Other uses include complete blood counts, blood coagulation tests, monitoring bioreactors for developing pharmaceuticals and other drug screening processes.

Lens-Free, which dispenses with the objective lens of a microscope and instead reconstructs an image digitally using a holographic pattern and an algorithm, is a reasonably mature technology. CEA-Leti has been working on Lens-Free for 10 years, has 25 patents registered, and in 2016 commercialised it through the company Iprasense, which sells live cell imaging and counting systems based on the technology.

Now, however, CEA-Leti researchers have sped up image reconstruction and data analysis using deep learning, which makes it able to identify, count and track different cell types in real time. It’s this new technology that will be presented at Photonics West, in a workshop organised by the institute on 5 February, and in conference sessions on 3 February during Photonics West’s sister show, Bios.

Dr Cédric Allier, project manager at CEA-Leti, who will speak on computational microscopy during the workshop, told Imaging and Machine Vision Europe that it used to take 30 minutes to reconstruct one image, such was the complexity of the algorithm. Now, using deep learning, an image can be reconstructed in one second.

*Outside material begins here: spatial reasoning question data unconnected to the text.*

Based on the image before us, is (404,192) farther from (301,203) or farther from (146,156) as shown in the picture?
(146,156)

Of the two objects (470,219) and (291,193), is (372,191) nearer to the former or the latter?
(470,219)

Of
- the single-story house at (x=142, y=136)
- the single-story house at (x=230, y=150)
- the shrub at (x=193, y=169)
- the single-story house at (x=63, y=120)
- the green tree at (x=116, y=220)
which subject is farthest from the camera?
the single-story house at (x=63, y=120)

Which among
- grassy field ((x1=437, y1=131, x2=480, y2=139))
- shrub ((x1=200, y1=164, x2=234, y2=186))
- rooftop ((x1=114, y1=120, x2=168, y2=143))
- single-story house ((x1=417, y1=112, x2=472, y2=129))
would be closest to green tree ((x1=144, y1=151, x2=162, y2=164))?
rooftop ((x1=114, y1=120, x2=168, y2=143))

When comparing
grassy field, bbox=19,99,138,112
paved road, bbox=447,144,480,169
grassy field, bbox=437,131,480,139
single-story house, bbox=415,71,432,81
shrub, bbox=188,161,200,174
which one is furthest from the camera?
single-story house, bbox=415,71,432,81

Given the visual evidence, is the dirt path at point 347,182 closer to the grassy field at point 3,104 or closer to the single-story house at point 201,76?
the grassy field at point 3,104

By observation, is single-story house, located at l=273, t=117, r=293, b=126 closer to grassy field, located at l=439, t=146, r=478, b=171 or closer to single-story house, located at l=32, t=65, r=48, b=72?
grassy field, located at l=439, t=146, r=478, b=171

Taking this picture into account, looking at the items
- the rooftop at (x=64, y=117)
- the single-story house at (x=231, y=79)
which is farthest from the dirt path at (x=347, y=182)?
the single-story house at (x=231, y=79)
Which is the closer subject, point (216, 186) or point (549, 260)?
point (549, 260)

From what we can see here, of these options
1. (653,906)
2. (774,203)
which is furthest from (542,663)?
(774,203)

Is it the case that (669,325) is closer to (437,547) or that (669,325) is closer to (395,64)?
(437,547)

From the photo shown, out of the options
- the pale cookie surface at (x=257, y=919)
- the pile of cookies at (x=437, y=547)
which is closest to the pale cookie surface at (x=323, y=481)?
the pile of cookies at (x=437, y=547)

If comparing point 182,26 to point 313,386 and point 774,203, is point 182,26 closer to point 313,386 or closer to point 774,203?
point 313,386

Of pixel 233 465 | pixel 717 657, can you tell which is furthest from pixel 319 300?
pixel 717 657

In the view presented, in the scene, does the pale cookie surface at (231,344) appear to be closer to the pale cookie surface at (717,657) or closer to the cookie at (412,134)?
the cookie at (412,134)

‘For this technology to be accepted in the field of [medical] diagnostics, you need to have the results right away,’ he commented.

The Lens-Free technology is 10 times less expensive than an optical microscope and can cover a large field of view of 30mm2, or 10,000 cells per image. It is able to detect bacteria at a resolution down to 1µm.

It works by shining near-infrared light on a biological sample. The light is diffracted by the cells and interference between the diffracted light and incident light wave creates a holographic pattern, which is captured by a CMOS sensor. The image is then reconstructed digitally.

In collaboration with Marseille-Méditerranée University Medical Centre, the group conducted a study comparing its Lens-Free microscope with a standard cerebrospinal fluid cytology test for diagnosing meningitis. The work, published in Scientific Reports, found that the Lens-Free microscopy algorithm, adapted for counting cerebrospinal fluid cells and discriminating between leukocytes and erythrocytes, yielded 100 per cent sensitivity and a 79 per cent specificity compared to confirmed diagnostics in a blind Lens-Free analysis of 116 cerebrospinal fluid specimens.

Allier said that deep learning has overcome the bottleneck the technology faced regarding the speed of image reconstruction and cell analysis. ‘To identify, count and track cells with software remains challenging,’ he explained. ‘We can address this with deep learning; it’s faster and more precise.’

Cell cultures, for example, can cover 400 different cell lines, each of which would almost require a dedicated algorithm using traditional image processing techniques, according to Allier. There are also different cell culture conditions, which complicates image analysis. All of this can be overcome with deep learning, Allier said.

Allier added that the next step for CEA-Leti is to commercialise this updated technology.

Lens-Free will be shown at CEA-Leti’s booth (857A) on the French Pavilion at Photonics West from 4 to 6 February.